Nowa doktryna określa strategiczne cele rosyjskiej marynarki wojennej, w tym jej ambicje jako „wielkiej potęgi morskiej”, które obejmują cały świat. Doktryna głosi, że głównym zagrożeniem dla Rosji jest „strategiczna polityka USA zdominowania oceanów świata” oraz zbliżanie sojuszu wojskowego NATO do granic Rosji.
Według dokumentu Rosja może wykorzystać swoje siły odpowiednio do sytuacji na oceanach w przypadku wyczerpania tzw. miękkich sił, takich jak narzędzia dyplomatyczne i gospodarcze.

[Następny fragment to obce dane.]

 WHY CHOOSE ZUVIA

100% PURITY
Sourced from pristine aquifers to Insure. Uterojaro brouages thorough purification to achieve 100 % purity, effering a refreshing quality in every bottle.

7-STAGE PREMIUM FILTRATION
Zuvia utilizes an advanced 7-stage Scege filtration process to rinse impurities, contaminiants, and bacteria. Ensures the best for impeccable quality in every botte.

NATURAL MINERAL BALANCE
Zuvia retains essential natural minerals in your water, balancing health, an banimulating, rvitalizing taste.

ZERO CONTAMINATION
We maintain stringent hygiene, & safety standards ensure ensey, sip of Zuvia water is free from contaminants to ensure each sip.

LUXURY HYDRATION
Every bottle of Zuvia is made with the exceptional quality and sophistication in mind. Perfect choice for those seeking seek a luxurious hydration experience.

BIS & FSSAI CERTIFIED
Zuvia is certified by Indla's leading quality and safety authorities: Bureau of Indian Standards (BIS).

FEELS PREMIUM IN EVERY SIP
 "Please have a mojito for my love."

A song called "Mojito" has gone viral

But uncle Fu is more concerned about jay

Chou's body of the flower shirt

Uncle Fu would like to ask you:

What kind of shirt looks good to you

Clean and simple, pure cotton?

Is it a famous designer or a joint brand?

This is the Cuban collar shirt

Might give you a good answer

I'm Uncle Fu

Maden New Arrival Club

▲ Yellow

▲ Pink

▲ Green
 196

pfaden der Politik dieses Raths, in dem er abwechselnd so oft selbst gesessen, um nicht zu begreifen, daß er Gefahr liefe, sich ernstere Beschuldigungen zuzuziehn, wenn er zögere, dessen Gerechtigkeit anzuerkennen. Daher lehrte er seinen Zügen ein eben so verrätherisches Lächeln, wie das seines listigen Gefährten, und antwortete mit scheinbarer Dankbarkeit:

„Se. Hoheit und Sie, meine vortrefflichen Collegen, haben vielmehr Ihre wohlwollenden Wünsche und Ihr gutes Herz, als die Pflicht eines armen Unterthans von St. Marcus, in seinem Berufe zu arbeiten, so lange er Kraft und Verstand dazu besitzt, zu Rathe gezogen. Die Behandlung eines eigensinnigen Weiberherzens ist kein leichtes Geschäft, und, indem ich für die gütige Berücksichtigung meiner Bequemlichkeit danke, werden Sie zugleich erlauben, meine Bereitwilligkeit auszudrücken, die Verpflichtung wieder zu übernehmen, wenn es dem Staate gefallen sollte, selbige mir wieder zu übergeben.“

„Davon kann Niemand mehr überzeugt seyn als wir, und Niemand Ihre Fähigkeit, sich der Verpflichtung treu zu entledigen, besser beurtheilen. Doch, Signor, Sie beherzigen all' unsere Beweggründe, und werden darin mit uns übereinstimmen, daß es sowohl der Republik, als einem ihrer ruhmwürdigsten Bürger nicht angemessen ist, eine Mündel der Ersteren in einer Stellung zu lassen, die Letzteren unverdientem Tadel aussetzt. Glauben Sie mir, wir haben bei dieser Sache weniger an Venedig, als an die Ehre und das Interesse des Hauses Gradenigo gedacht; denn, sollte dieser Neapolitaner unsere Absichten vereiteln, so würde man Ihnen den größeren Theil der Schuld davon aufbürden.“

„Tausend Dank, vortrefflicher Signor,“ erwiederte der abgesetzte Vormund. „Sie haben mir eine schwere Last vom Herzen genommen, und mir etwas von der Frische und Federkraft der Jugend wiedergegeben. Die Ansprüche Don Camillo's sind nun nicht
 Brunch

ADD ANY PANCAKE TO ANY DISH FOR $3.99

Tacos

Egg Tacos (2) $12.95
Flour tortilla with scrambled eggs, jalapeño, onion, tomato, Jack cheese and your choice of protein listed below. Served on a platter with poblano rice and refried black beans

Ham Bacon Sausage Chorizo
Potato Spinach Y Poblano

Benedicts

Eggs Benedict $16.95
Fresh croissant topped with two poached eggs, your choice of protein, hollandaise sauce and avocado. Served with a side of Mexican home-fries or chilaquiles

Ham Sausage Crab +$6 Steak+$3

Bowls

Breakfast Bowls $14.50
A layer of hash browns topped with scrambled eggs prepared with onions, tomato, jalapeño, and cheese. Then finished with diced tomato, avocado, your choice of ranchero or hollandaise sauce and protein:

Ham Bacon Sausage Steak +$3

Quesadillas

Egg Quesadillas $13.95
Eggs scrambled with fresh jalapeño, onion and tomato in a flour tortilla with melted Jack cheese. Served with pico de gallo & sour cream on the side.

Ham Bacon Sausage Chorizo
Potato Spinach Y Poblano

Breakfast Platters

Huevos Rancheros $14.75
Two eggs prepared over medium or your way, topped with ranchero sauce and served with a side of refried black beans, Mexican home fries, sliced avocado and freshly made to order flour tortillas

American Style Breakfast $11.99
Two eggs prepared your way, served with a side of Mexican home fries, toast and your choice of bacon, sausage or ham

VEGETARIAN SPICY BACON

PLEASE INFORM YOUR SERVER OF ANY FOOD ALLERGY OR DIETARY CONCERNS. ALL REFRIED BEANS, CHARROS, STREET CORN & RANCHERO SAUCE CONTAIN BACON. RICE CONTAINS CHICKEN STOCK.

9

Zgodnie z doktryną priorytetem Rosji jest rozwój współpracy strategicznej i morskiej z Indiami oraz szersza współpraca z Iranem, Irakiem, Arabią Saudyjską i innymi państwami regionu.
„Kierując się tymi założeniami, Federacja Rosyjska będzie stanowczo i zdecydowanie bronić swoich interesów narodowych na światowych oceanach, a posiadanie wystarczającej potęgi morskiej zagwarantuje im bezpieczeństwo i ochronę” – czytamy w dokumencie.
W swoim przemówieniu Putin nie wspomniał o konflikcie na Ukrainie, ale doktryna przewiduje „kompleksowe wzmocnienie pozycji geopolitycznej Rosji” na Morzu Czarnym i Morzu Azowskim. Określa również Ocean Arktyczny jako obszar o szczególnym znaczeniu dla Rosji.
Rozległa linia brzegowa Rosji (o długości 37 650 km), która rozciąga się od Morza Japońskiego do Morza Białego, obejmuje również Morze Czarne i Morze Kaspijskie.